The timing matters because Autodesk repurchased $250 million of its own stock in the six weeks before the probe disclosure. The company also completed a $1 billion accelerated share repurchase program in February, well after management knew about the investigations. Starboard is asking whether those buybacks constituted a wealth transfer from uninformed sellers to informed insiders. The inquiries center on whether Autodesk recognized subscription revenue too early when customers converted from free trials, a practice common in SaaS but under scrutiny when conversion rates are modeled rather than realized. Autodesk's subscription revenue grew 19 percent year-over-year in the most recent quarter, reaching $1.5 billion, but analysts are now pulling apart the accrual assumptions buried in footnote disclosures.
For allocators, this marks the second major governance event at Autodesk in twelve months. The company replaced its CFO in mid-2024 and restructured its compensation committee after proxy advisors flagged executive pay misalignment with shareholder returns. Starboard typically builds positions in the $500 million to $1 billion range before forcing board changes or asset-sale discussions. The fund has a history of naming directors within 90 days of initial engagement and has never settled for a single seat when it reaches the proxy-contest stage. Autodesk's customer base—architecture, engineering, and construction firms—is sticky, but subscription renewals decline when projects slow. The macro setup for commercial construction is softening. Dodge Momentum Index readings dropped 6 percent in March, and nonresidential construction spending fell for two consecutive months.

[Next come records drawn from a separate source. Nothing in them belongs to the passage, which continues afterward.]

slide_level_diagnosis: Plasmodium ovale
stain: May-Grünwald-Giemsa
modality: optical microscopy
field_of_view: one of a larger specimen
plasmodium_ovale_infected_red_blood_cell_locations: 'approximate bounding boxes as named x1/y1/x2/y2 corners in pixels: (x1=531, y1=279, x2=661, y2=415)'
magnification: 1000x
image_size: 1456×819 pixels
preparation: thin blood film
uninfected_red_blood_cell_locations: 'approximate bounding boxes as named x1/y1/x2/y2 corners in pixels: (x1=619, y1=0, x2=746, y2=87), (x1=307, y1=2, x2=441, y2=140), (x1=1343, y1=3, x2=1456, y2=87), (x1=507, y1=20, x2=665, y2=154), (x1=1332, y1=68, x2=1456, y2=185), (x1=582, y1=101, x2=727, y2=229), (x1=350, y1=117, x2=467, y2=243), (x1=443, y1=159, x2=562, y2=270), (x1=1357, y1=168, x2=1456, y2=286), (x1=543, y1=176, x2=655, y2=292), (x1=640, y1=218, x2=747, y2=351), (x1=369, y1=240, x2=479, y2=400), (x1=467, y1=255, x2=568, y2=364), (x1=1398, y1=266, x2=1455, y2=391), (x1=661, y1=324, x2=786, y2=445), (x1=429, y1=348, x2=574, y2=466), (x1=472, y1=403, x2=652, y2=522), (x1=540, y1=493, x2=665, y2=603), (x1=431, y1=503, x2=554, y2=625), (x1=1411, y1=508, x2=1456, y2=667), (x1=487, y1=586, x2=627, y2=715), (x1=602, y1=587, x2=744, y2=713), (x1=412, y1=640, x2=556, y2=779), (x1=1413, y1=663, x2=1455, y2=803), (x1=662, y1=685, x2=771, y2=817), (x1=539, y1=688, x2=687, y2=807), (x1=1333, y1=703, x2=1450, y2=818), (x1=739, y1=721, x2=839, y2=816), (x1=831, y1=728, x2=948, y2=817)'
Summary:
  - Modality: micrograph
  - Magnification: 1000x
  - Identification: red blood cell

Watch whether Starboard files a 13D in the next two weeks. If the filing shows a stake above 2 percent, Smith will likely name at least two director candidates by early June, ahead of the company's August annual meeting. The legal evaluation around the delayed disclosure could produce a shareholder derivative suit, which would complicate settlement talks and extend the timeline. Autodesk's next earnings call is scheduled for May 22. Management will face questions about the accounting methodologies and whether the company considered restatement. If Starboard pushes for a sale process, the buyer universe is narrow—Dassault Systèmes, Siemens, or Oracle—and antitrust clearance would take nine months minimum.
The market has not priced in a control premium. Autodesk trades at 8.2x forward revenue, below the SaaS peer median of 9.1x, but that gap closed from 1.4x three months ago. If Starboard forces a strategic review, the stock moves to $320 on hope alone. If the DOJ probe expands into a formal enforcement action, fair value drops to $240. The board's next move defines which outcome the market prices first.